◆ What you should do ◆
Return the passage below on SQLBase optimizer statistics word for word, from "Numerically, the selectivity" up to and including "among its rows.".

◆ Selected extract ◆
Statistics in SYSKEYS
The following statistical information is maintained in this column of the
SYSADM.SYSKEYS table in the system catalog:
• DISTINCTCOUNT
This is the number of distinct keys in the index for that portion of the key from
the first column up to the COLNO of this entry. If every possible combination
of values for a composite key exists, this number is the product of each
successive column’s cardinality. Cardinality is the number of distinct values
that a column has in a table. The simplest example is a column called
SEX_CODE, which has a cardinality of two, for the values ‘M’ and ‘F’.
Consider the following index:
CREATE INDEX XNKSALS
ON EMPLOYEE (DEPT,
SALARY,
YEARS_SERVICE);
The employee table contains 250 rows, one for every employee in the
company. Also, the cardinality characteristics of the columns are as follows:
• DEPT - There are 10 departments.
Selectivity factor
The selectivity factor is a statistic which is computed by the optimizer for predicates
used by the relational select operator (recall that the select operation is implemented
internally in all SQLBase file access operators). In addition, the selectivity factor is
used by the optimizer to determine if an index access path is more efficient than a
table scan. Consequently, SQLBase only calculates the selectivity factor for those
predicates which contain attributes for which an appropriate index exists.
The selectivity factor estimates the number of rows which are returned following the
application of the select predicates on a table of known size. This is critical when the
optimizer is evaluating an index in an access plan. The index will be more efficient
than a table scan only if the selectivity factor multiplied by the number of rows in the
table are less than the number of database pages occupied by the table.
In other words, if most of the table rows have to be retrieved anyway, using the index
only incurs the overhead of reading through the index structure without saving the
need to read the same number of data pages. Since this is the case, the selectivity
factor appears in virtually every I/O costing formula associated with an index access
operation that is used by the optimizer.
Numerically, the selectivity factor is a probability, which means it ranges from zero to
one. Multiplying the number of rows in a table by the selectivity factor associated
with that table’s predicates will directly yield the number of rows which would
survive the select operation, based on the assumption that the values of the table are
evenly distributed among its rows.
Single predicates
Determining the selectivity factor of a single predicate, such as EMPLOYEE_NO =
65, depends on what operator is used in the predicate. The operator affects the
selectivity factor because it determines the relationship between the rows that satisfy
the predicate and the other operand.
The more restrictive the operator, the lower the selectivity factor of the predicate. The
most restrictive operator is equality (=), since only a single column value can satisfy
the predicate. In this case, the selectivity factor is simply the inverse of the cardinality
of the column, which is stored in the DISTINCTCOUNT column of the
SYSADM.SYSINDEXES table entry for this index’s key.
However, it is not as easy to calculate the selectivity factor for inequality operators.
Consider the following two predicates:
ORDER_DATE > JAN-01-1900
ORDER_DATE > SYSDATE - 1 DAY
Obviously, the first predicate could be expected to return many more rows than the
second when applied to the ORDER table. But how can the SQLBase optimizer
determine this? It turns out that the optimizer calculates the selectivity factor by
accessing the upper levels of the index structure which contains the column in
question (in this example, an index on ORDER_DATE). It then estimates the number
of rows that satisfies the predicate by extrapolating the proportion of index keys at this
index level. This technique, called the BTree scan, allows the SQLBase optimizer to
make reasonably accurate estimations about the results of inequality predicates.

◆ Material supplied ◆
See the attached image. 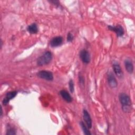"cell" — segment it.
<instances>
[{
    "label": "cell",
    "instance_id": "1",
    "mask_svg": "<svg viewBox=\"0 0 135 135\" xmlns=\"http://www.w3.org/2000/svg\"><path fill=\"white\" fill-rule=\"evenodd\" d=\"M119 99L122 105V109L125 113H129L131 111V101L128 95L124 93L119 94Z\"/></svg>",
    "mask_w": 135,
    "mask_h": 135
},
{
    "label": "cell",
    "instance_id": "2",
    "mask_svg": "<svg viewBox=\"0 0 135 135\" xmlns=\"http://www.w3.org/2000/svg\"><path fill=\"white\" fill-rule=\"evenodd\" d=\"M52 59V54L49 51H46L40 56L37 60L38 66H43L48 64Z\"/></svg>",
    "mask_w": 135,
    "mask_h": 135
},
{
    "label": "cell",
    "instance_id": "3",
    "mask_svg": "<svg viewBox=\"0 0 135 135\" xmlns=\"http://www.w3.org/2000/svg\"><path fill=\"white\" fill-rule=\"evenodd\" d=\"M37 75L38 77L46 80L47 81H52L53 79V73L49 71L42 70L40 71L37 73Z\"/></svg>",
    "mask_w": 135,
    "mask_h": 135
},
{
    "label": "cell",
    "instance_id": "4",
    "mask_svg": "<svg viewBox=\"0 0 135 135\" xmlns=\"http://www.w3.org/2000/svg\"><path fill=\"white\" fill-rule=\"evenodd\" d=\"M80 58L84 63L88 64L90 61V53L85 49L82 50L80 52Z\"/></svg>",
    "mask_w": 135,
    "mask_h": 135
},
{
    "label": "cell",
    "instance_id": "5",
    "mask_svg": "<svg viewBox=\"0 0 135 135\" xmlns=\"http://www.w3.org/2000/svg\"><path fill=\"white\" fill-rule=\"evenodd\" d=\"M107 80L109 85L111 88H115L118 85V82L115 79V78L114 76V75L111 72H109L107 75Z\"/></svg>",
    "mask_w": 135,
    "mask_h": 135
},
{
    "label": "cell",
    "instance_id": "6",
    "mask_svg": "<svg viewBox=\"0 0 135 135\" xmlns=\"http://www.w3.org/2000/svg\"><path fill=\"white\" fill-rule=\"evenodd\" d=\"M108 28L112 31L114 32L118 36H121L124 34V30L123 27L120 25H118L116 26H108Z\"/></svg>",
    "mask_w": 135,
    "mask_h": 135
},
{
    "label": "cell",
    "instance_id": "7",
    "mask_svg": "<svg viewBox=\"0 0 135 135\" xmlns=\"http://www.w3.org/2000/svg\"><path fill=\"white\" fill-rule=\"evenodd\" d=\"M83 119L88 127L89 129L91 128L92 127V120L91 118V117L89 113V112L85 109L83 110Z\"/></svg>",
    "mask_w": 135,
    "mask_h": 135
},
{
    "label": "cell",
    "instance_id": "8",
    "mask_svg": "<svg viewBox=\"0 0 135 135\" xmlns=\"http://www.w3.org/2000/svg\"><path fill=\"white\" fill-rule=\"evenodd\" d=\"M63 42V38L60 36H55L50 41V45L52 47H57L61 45Z\"/></svg>",
    "mask_w": 135,
    "mask_h": 135
},
{
    "label": "cell",
    "instance_id": "9",
    "mask_svg": "<svg viewBox=\"0 0 135 135\" xmlns=\"http://www.w3.org/2000/svg\"><path fill=\"white\" fill-rule=\"evenodd\" d=\"M16 94H17V92L15 91H10L7 92L5 95V97L3 100V104L4 105L7 104L9 101V100L13 99L16 95Z\"/></svg>",
    "mask_w": 135,
    "mask_h": 135
},
{
    "label": "cell",
    "instance_id": "10",
    "mask_svg": "<svg viewBox=\"0 0 135 135\" xmlns=\"http://www.w3.org/2000/svg\"><path fill=\"white\" fill-rule=\"evenodd\" d=\"M113 69L115 74L119 78H121L123 76V72L120 65L118 63H113Z\"/></svg>",
    "mask_w": 135,
    "mask_h": 135
},
{
    "label": "cell",
    "instance_id": "11",
    "mask_svg": "<svg viewBox=\"0 0 135 135\" xmlns=\"http://www.w3.org/2000/svg\"><path fill=\"white\" fill-rule=\"evenodd\" d=\"M124 66L126 70L129 73H132L133 71V65L132 61L129 59H126L124 61Z\"/></svg>",
    "mask_w": 135,
    "mask_h": 135
},
{
    "label": "cell",
    "instance_id": "12",
    "mask_svg": "<svg viewBox=\"0 0 135 135\" xmlns=\"http://www.w3.org/2000/svg\"><path fill=\"white\" fill-rule=\"evenodd\" d=\"M60 94L62 97V98L66 101L67 102H71L72 101V99L70 95V94L69 93L68 91L64 90H61L60 91Z\"/></svg>",
    "mask_w": 135,
    "mask_h": 135
},
{
    "label": "cell",
    "instance_id": "13",
    "mask_svg": "<svg viewBox=\"0 0 135 135\" xmlns=\"http://www.w3.org/2000/svg\"><path fill=\"white\" fill-rule=\"evenodd\" d=\"M28 32L31 34H35L38 31V28L35 23H32L28 26L27 28Z\"/></svg>",
    "mask_w": 135,
    "mask_h": 135
},
{
    "label": "cell",
    "instance_id": "14",
    "mask_svg": "<svg viewBox=\"0 0 135 135\" xmlns=\"http://www.w3.org/2000/svg\"><path fill=\"white\" fill-rule=\"evenodd\" d=\"M80 126L81 127V128L83 131V133L85 134H86V135H88V134H91V133L89 131L88 129L87 128V127L85 126V125L84 124V123L81 121L80 122Z\"/></svg>",
    "mask_w": 135,
    "mask_h": 135
},
{
    "label": "cell",
    "instance_id": "15",
    "mask_svg": "<svg viewBox=\"0 0 135 135\" xmlns=\"http://www.w3.org/2000/svg\"><path fill=\"white\" fill-rule=\"evenodd\" d=\"M6 134L7 135H8V134H11V135L15 134H16L15 130V129H14L13 128L9 127V128H8Z\"/></svg>",
    "mask_w": 135,
    "mask_h": 135
},
{
    "label": "cell",
    "instance_id": "16",
    "mask_svg": "<svg viewBox=\"0 0 135 135\" xmlns=\"http://www.w3.org/2000/svg\"><path fill=\"white\" fill-rule=\"evenodd\" d=\"M69 89L71 93H73L74 91V83L72 79H71L69 81Z\"/></svg>",
    "mask_w": 135,
    "mask_h": 135
},
{
    "label": "cell",
    "instance_id": "17",
    "mask_svg": "<svg viewBox=\"0 0 135 135\" xmlns=\"http://www.w3.org/2000/svg\"><path fill=\"white\" fill-rule=\"evenodd\" d=\"M73 39V35L71 33H69L67 35V41L68 42H71V41H72Z\"/></svg>",
    "mask_w": 135,
    "mask_h": 135
},
{
    "label": "cell",
    "instance_id": "18",
    "mask_svg": "<svg viewBox=\"0 0 135 135\" xmlns=\"http://www.w3.org/2000/svg\"><path fill=\"white\" fill-rule=\"evenodd\" d=\"M79 80H80V82L81 84L83 85L84 84V79L83 78V76H82V75H79Z\"/></svg>",
    "mask_w": 135,
    "mask_h": 135
}]
</instances>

◆ Full output ◆
Numerically, the selectivity factor is a probability, which means it ranges from zero to
one. Multiplying the number of rows in a table by the selectivity factor associated
with that table’s predicates will directly yield the number of rows which would
survive the select operation, based on the assumption that the values of the table are
evenly distributed among its rows.